**Written exercise:** In the listing below, starting at the line containing "List tree @" and ending at the line containing "Answer: the man's", set out those lines as a JSON list of strings, one string per line, leaving out any blank lines.
────────
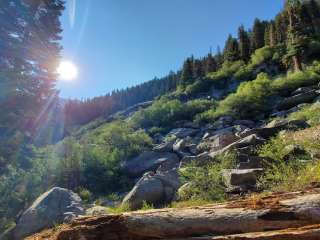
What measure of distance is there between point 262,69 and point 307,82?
80.1 ft

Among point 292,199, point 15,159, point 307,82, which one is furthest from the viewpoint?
point 307,82

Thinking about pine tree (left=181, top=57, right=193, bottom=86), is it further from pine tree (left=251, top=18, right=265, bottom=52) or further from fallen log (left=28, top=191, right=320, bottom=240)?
fallen log (left=28, top=191, right=320, bottom=240)

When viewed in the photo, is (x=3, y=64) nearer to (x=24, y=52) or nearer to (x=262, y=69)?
(x=24, y=52)

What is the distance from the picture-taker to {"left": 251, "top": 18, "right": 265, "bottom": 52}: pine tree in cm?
7844

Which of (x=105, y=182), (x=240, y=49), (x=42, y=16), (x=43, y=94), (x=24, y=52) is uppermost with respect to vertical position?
(x=240, y=49)

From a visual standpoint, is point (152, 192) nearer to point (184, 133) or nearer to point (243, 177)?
point (243, 177)

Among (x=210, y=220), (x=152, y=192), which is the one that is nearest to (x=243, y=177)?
(x=152, y=192)

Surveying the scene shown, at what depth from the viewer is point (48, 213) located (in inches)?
496

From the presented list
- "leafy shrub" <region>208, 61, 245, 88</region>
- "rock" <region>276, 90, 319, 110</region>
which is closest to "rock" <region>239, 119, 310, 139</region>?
"rock" <region>276, 90, 319, 110</region>

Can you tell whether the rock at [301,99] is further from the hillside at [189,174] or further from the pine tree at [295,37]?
the pine tree at [295,37]

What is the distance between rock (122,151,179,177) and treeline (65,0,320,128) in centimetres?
2623

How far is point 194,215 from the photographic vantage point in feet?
18.6

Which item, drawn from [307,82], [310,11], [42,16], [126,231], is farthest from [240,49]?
[126,231]

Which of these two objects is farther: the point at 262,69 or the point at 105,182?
the point at 262,69
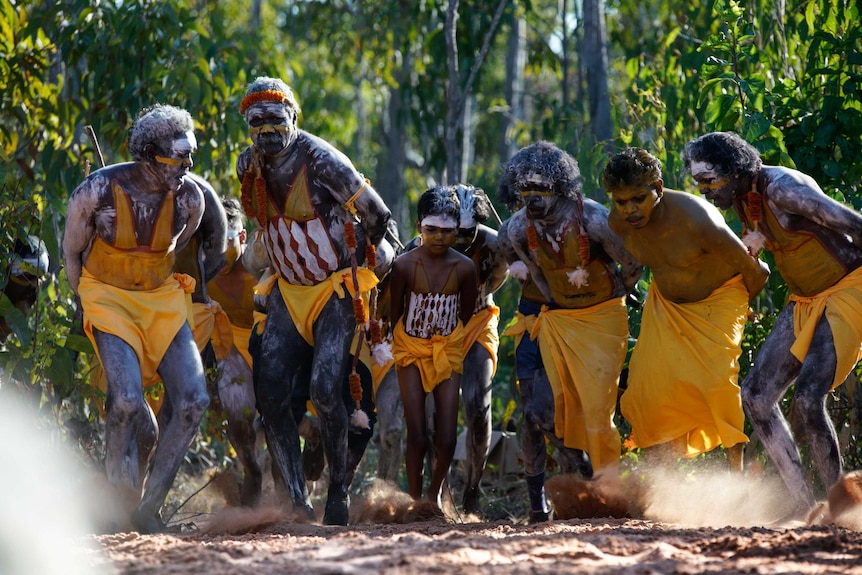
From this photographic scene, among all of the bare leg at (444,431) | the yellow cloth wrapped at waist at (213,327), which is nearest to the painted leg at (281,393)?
the yellow cloth wrapped at waist at (213,327)

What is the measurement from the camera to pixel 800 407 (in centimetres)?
598

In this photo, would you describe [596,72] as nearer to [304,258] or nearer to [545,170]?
[545,170]

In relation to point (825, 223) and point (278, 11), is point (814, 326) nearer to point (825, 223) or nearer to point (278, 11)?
point (825, 223)

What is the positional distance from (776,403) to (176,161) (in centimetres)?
323

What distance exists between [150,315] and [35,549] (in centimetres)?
201

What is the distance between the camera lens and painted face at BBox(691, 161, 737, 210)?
625 centimetres

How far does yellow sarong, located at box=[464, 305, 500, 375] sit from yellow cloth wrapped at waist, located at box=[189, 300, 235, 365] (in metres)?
1.45

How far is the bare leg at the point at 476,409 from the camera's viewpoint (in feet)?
24.6

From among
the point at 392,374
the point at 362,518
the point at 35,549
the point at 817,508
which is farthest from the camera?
the point at 392,374

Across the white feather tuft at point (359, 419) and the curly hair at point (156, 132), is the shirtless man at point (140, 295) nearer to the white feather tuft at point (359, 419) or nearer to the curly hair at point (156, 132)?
the curly hair at point (156, 132)

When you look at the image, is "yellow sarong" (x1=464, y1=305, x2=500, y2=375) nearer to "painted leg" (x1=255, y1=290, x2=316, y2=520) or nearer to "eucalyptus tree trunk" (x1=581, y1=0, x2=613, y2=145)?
"painted leg" (x1=255, y1=290, x2=316, y2=520)

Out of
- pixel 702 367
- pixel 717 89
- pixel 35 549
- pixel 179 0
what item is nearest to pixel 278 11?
pixel 179 0

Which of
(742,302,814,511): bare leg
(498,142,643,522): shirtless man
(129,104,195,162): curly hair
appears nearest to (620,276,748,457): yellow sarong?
(742,302,814,511): bare leg

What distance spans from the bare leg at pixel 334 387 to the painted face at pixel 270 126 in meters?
0.86
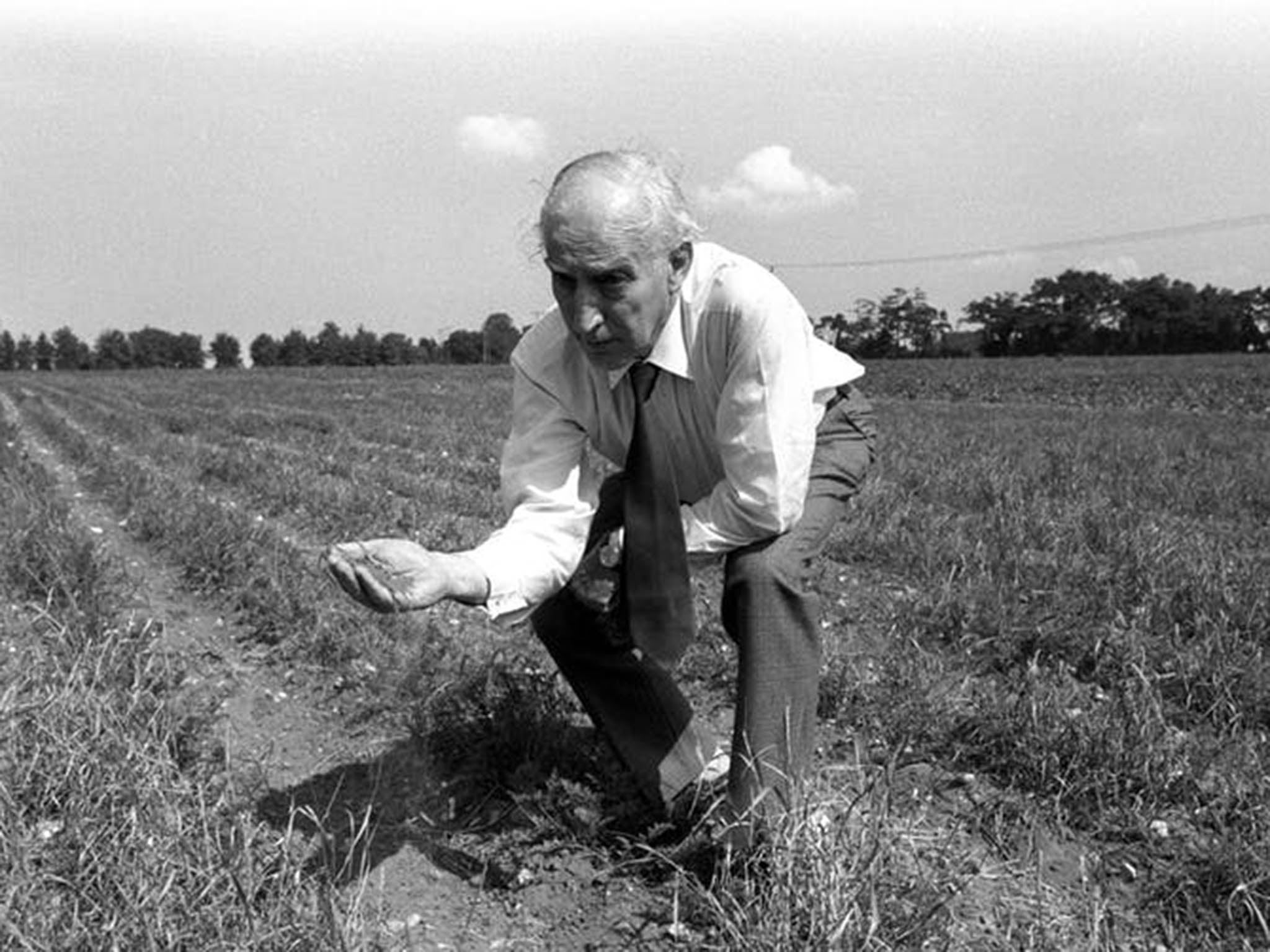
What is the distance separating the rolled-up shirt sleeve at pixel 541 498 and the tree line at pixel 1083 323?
59620 mm

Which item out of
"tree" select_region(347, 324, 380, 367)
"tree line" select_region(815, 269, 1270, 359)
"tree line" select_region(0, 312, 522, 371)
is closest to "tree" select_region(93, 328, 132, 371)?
"tree line" select_region(0, 312, 522, 371)

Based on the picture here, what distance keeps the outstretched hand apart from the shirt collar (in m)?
0.66

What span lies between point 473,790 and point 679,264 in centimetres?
152

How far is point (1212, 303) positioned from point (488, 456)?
2768 inches

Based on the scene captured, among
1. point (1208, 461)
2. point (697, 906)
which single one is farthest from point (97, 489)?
point (1208, 461)

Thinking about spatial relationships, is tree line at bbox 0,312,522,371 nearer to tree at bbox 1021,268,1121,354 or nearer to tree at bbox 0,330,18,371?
tree at bbox 0,330,18,371

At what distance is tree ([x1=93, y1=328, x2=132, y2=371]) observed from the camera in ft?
359

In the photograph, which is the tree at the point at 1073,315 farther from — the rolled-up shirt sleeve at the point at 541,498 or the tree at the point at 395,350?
the rolled-up shirt sleeve at the point at 541,498

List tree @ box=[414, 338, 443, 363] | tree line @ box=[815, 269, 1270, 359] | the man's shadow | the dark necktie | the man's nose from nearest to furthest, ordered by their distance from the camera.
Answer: the man's nose < the dark necktie < the man's shadow < tree line @ box=[815, 269, 1270, 359] < tree @ box=[414, 338, 443, 363]

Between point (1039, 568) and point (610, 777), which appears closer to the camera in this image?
point (610, 777)

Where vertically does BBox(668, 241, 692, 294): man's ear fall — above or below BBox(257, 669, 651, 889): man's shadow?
above

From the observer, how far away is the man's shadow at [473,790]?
261 centimetres

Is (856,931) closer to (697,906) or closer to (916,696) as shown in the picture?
(697,906)

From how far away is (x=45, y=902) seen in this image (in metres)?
2.04
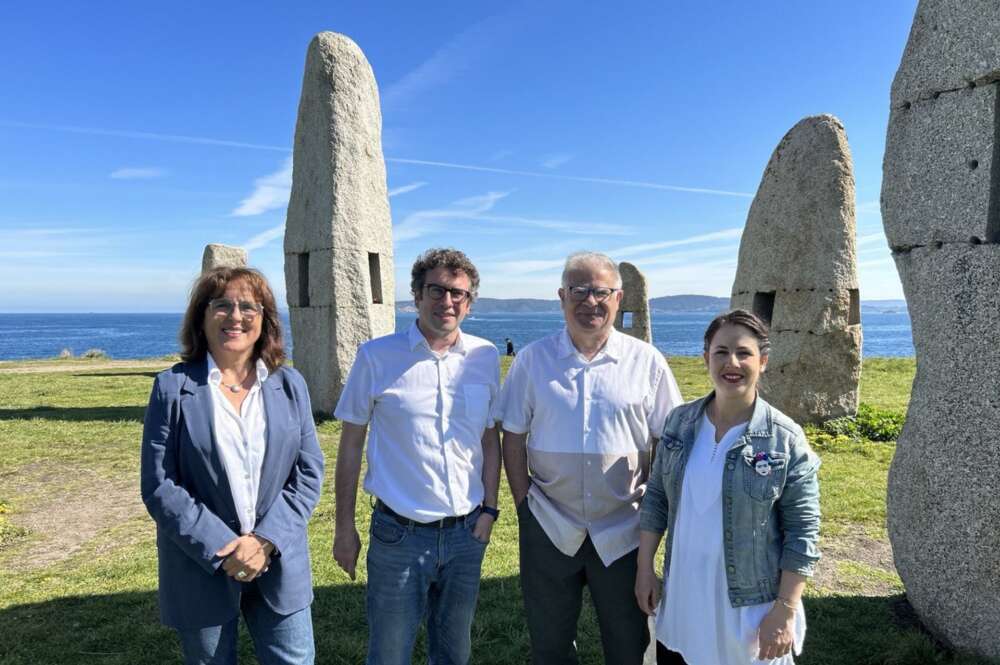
────────
**Reply to the exercise:**
[
  "List tree @ box=[414, 338, 443, 363] | tree line @ box=[815, 269, 1270, 359] | the man's shadow | the dark necktie | the man's nose from nearest to furthest, ordered by their distance from the camera.",
  "Answer: the man's nose < the dark necktie < the man's shadow < tree line @ box=[815, 269, 1270, 359] < tree @ box=[414, 338, 443, 363]"
]